- **Exercise instructions**
Return every line of the records that contains the word "grass". Case counts.

- **Exercise materials**
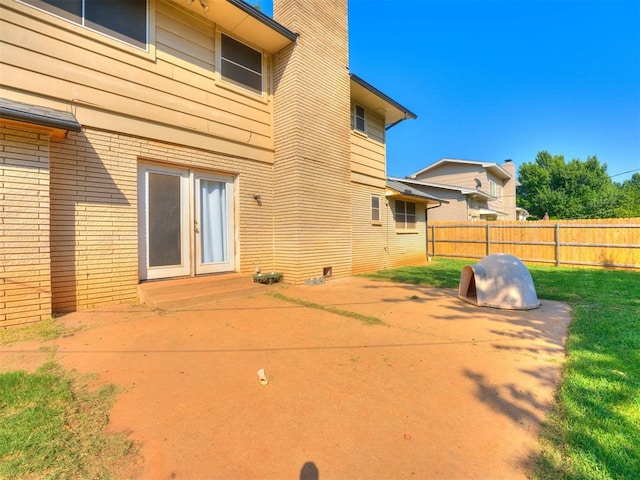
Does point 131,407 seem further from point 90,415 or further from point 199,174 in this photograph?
point 199,174

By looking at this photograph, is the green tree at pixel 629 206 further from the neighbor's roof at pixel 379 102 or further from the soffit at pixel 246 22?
the soffit at pixel 246 22

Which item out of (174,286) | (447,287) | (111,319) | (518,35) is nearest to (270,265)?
(174,286)

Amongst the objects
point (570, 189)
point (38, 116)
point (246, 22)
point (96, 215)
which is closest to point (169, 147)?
point (96, 215)

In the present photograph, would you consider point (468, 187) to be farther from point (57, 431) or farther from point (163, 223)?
point (57, 431)

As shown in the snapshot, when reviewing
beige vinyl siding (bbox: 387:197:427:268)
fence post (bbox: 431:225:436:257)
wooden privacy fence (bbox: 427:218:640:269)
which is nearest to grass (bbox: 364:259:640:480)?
beige vinyl siding (bbox: 387:197:427:268)

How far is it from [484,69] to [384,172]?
16.5 m

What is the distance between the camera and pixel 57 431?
1.93 m

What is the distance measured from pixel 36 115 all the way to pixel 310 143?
5331 millimetres

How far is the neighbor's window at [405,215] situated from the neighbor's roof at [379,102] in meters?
3.27

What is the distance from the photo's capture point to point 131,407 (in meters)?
2.25

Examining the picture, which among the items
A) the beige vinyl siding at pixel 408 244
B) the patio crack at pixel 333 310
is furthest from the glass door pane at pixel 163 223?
the beige vinyl siding at pixel 408 244

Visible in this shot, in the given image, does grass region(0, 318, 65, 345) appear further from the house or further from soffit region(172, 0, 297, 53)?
soffit region(172, 0, 297, 53)

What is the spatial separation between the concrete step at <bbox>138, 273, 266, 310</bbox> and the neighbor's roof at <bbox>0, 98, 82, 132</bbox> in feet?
9.41

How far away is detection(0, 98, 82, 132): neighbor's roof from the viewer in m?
3.81
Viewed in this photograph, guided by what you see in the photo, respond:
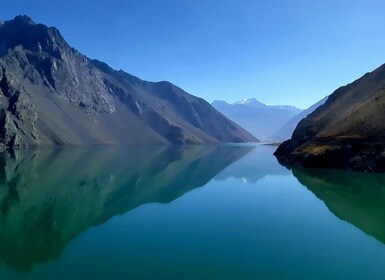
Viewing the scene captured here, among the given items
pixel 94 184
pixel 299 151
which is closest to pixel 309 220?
pixel 94 184

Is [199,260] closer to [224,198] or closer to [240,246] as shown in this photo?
[240,246]

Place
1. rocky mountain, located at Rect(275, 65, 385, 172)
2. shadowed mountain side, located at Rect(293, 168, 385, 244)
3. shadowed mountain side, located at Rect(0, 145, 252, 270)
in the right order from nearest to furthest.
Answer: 1. shadowed mountain side, located at Rect(0, 145, 252, 270)
2. shadowed mountain side, located at Rect(293, 168, 385, 244)
3. rocky mountain, located at Rect(275, 65, 385, 172)

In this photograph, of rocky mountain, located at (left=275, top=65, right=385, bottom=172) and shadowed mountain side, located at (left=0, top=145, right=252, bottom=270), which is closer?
shadowed mountain side, located at (left=0, top=145, right=252, bottom=270)

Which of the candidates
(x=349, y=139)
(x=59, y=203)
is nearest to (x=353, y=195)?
(x=59, y=203)

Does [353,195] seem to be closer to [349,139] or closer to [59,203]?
[59,203]

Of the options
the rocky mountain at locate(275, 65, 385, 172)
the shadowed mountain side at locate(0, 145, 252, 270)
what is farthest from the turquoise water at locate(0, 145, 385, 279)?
the rocky mountain at locate(275, 65, 385, 172)

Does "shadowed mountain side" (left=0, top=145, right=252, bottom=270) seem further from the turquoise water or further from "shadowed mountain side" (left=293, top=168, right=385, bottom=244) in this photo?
"shadowed mountain side" (left=293, top=168, right=385, bottom=244)
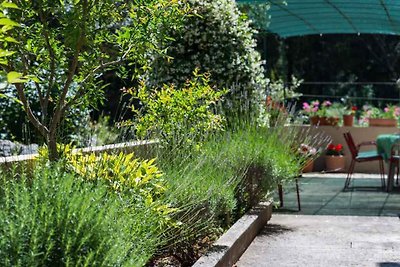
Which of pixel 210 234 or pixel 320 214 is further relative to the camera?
pixel 320 214

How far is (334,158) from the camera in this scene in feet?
53.8

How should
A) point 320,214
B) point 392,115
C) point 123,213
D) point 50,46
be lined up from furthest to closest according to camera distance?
1. point 392,115
2. point 320,214
3. point 50,46
4. point 123,213

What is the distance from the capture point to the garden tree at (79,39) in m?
4.98

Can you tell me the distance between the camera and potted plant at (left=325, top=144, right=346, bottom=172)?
16.4 meters

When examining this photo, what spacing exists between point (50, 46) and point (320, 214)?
5142 millimetres

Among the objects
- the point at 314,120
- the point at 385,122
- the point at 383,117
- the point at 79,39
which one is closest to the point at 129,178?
the point at 79,39

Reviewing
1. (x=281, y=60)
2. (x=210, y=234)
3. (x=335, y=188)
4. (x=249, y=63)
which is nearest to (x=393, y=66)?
(x=281, y=60)

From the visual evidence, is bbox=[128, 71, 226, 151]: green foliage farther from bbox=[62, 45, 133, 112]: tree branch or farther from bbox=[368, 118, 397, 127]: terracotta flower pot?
bbox=[368, 118, 397, 127]: terracotta flower pot

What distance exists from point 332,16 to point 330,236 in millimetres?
7948

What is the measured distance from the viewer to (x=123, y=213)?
4207 millimetres

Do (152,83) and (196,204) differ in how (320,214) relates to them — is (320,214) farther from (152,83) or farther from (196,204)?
(196,204)

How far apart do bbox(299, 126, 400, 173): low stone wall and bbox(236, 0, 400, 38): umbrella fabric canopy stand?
6.92ft

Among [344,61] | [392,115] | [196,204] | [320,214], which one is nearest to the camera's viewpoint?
[196,204]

- **Complete answer**
which is nearest to grass (bbox: 364:259:640:480)?
Visible in this shot, in the given image, does grass region(0, 318, 65, 345) appear further from the house or further from soffit region(172, 0, 297, 53)?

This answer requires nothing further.